Pytorch and CUDA environment setup issue

Hi, all!

I’m trying to setup the conda environment from [link] on my machine.

Below is my machine specification from nvidia-smi command output.
±----------------------------------------------------------------------------+
| NVIDIA-SMI 525.147.05 Driver Version: 525.147.05 CUDA Version: 12.0 |
|-------------------------------±---------------------±---------------------+
| GPU Name Persistence-M| Bus-Id Disp.A | Volatile Uncorr. ECC |
| Fan Temp Perf Pwr:Usage/Cap| Memory-Usage | GPU-Util Compute M. |
| | | MIG M. |
|===============================+======================+======================|
| 0 NVIDIA RTX A5000 Off | 00000000:21:00.0 Off | Off |
| 30% 57C P2 68W / 230W | 1404MiB / 24564MiB | 0% Default |
±------------------------------±---------------------±---------------------+

±----------------------------------------------------------------------------+
| Processes: |
| GPU GI CI PID Type Process name GPU Memory |
| ID ID Usage |
|=============================================================================|
| No running processes found |
±----------------------------------------------------------------------------+

The requirement provided in the GitHub repo is:

  • python=3.8.3
  • pytorch=1.7.0
  • torchvision=0.8.1
  • cudatoolkit=10.1
    =====================

Setup docker environment using image nvcr.io/nvidia/pytorch:20.09-py3.
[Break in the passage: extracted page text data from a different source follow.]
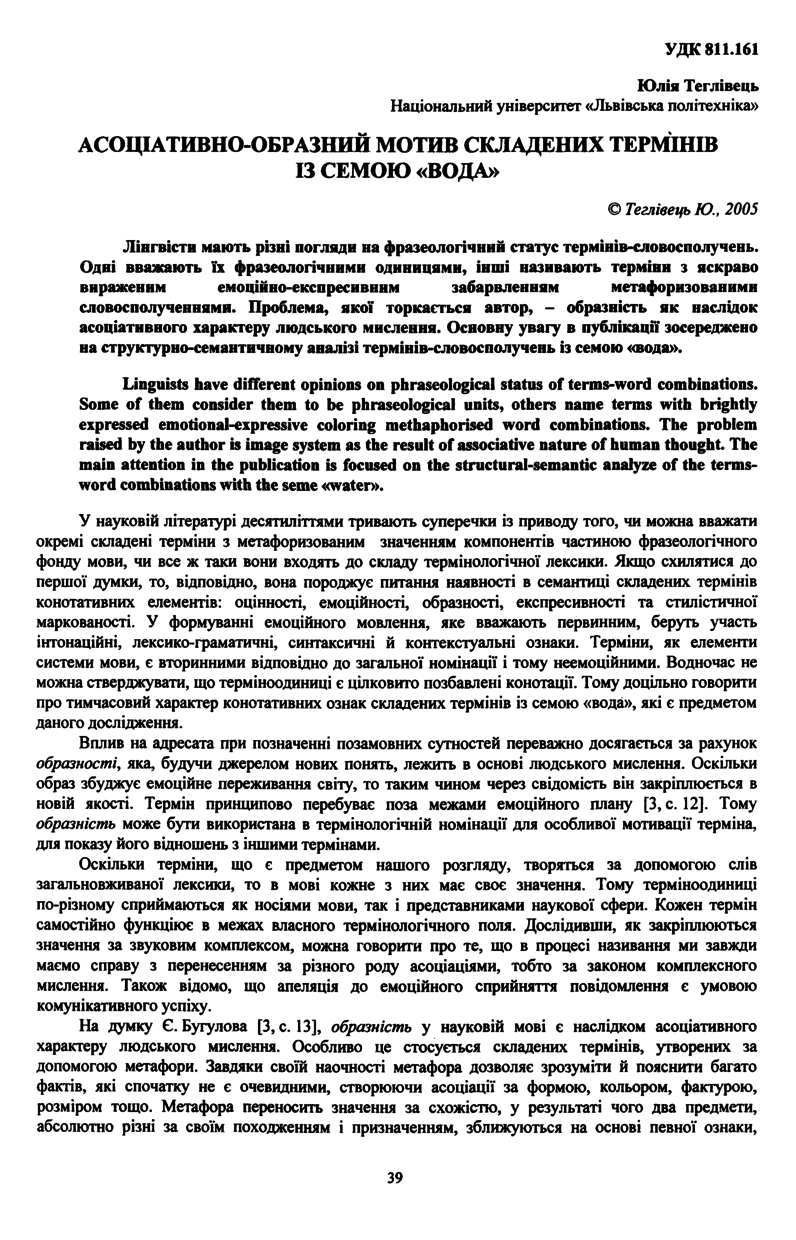 УДК 811.161

Юлія Теглівець
Національний університет «Львівська політехніка»

АСОЦІАТИВНО-ОБРАЗНИЙ МОТИВ СКЛАДЕНИХ ТЕРМІНІВ ІЗ СЕМОЮ «ВОДА»

© Теглівець Ю., 2005

Лінгвісти мають різні погляди на фразеологічний статус термінів-словосполучень. Одні вважають їх фразеологічними одиницями, інші називають терміни з яскраво вираженим емоційно-експресивним забарвленням метафоризованими словосполученнями. Проблема, якої торкається автор, – образність як наслідок асоціативного характеру людського мислення. Основну увагу в публікації зосереджено на структурно-семантичному аналізі термінів-словосполучень із семою «вода».

Linguists have different opinions on phraseological status of terms-word combinations. Some of them consider them to be phraseological units, others name terms with brightly expressed emotional-expressive coloring methaphorised word combinations. The problem raised by the author is image system as the result of associative nature of human thought. The main attention in the publication is focused on the structural-semantic analyze of the terms-word combinations with the seme «water».

У науковій літературі десятиліттями тривають суперечки із приводу того, чи можна вважати окремі складені терміни з метафоризованим значенням компонентів частиною фразеологічного фонду мови, чи все ж таки вони входять до складу термінологічної лексики. Якщо схилятися до першої думки, то, відповідно, вона породжує питання наявності в семантиці складених термінів конотативних елементів: оцінності, емоційності, образності, експресивності та стилістичної маркованості. У формуванні емоційного мовлення, яке вважають первинним, беруть участь інтонаційні, лексико-граматичні, синтаксичні й контекстуальні ознаки. Терміни, як елементи системи мови, є вторинними відповідно до загальної номінації і тому неемоційними. Водночас не можна стверджувати, що терміноодиниці є цілковито позбавлені конотації. Тому доцільно говорити про тимчасовий характер конотативних ознак складених термінів із семою «вода», які є предметом даного дослідження.

Вплив на адресата при позначенні позамовних сутностей переважно досягається за рахунок образності, яка, будучи джерелом нових понять, лежить в основі людського мислення. Оскільки образ збуджує емоційне переживання світу, то таким чином через свідомість він закріплюється в новій якості. Термін принципово перебуває поза межами емоційного плану [3, с. 12]. Тому образність може бути використана в термінологічній номінації для особливої мотивації терміна, для показу його відношень з іншими термінами.

Оскільки терміни, що є предметом нашого розгляду, творяться за допомогою слів загальновживаної лексики, то в мові кожне з них має своє значення. Тому терміноодиниці по-різному сприймаються як носіями мови, так і представниками наукової сфери. Кожен термін самостійно функціює в межах власного термінологічного поля. Дослідивши, як закріплюються значення за звуковим комплексом, можна говорити про те, що в процесі називання ми завжди маємо справу з перенесенням за різного роду асоціаціями, тобто за законом комплексного мислення. Також відомо, що апеляція до емоційного сприйняття повідомлення є умовою комунікативного успіху.

На думку Є. Бугулова [3, с. 13], образність у науковій мові є наслідком асоціативного характеру людського мислення. Особливо це стосується складених термінів, утворених за допомогою метафори. Завдяки своїй наочності метафора дозволяє зрозуміти й пояснити багато фактів, які спочатку не є очевидними, створюючи асоціації за формою, кольором, фактурою, розміром тощо. Метафора переносить значення за схожістю, у результаті чого два предмети, абсолютно різні за своїм походженням і призначенням, зближуються на основі певної ознаки,

39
During the setup, I received this issue:
NVIDIA NVIDIA RTX A5000 with CUDA capability sm_86 is not compatible with the current PyTorch installation

I went through this post where it was mentioned to upgrade pytorch
I configured new conda environment which includes:

  • python=3.8.3
  • pytorch=1.9.0
  • torchvision=0.10.0
  • cudatoolkit=11.1
    =====================

Now, the training is going on fine, but the intermediate generated images look very unexpected.
I’m not facing any issue when installing and training in the machine with RTX 2080.
Is it because of the required env has to do something with CUDA or GPU architecture?

Install the current stable or nightly PyTorch binary with CUDA 11.8 or 12.1 and it should work.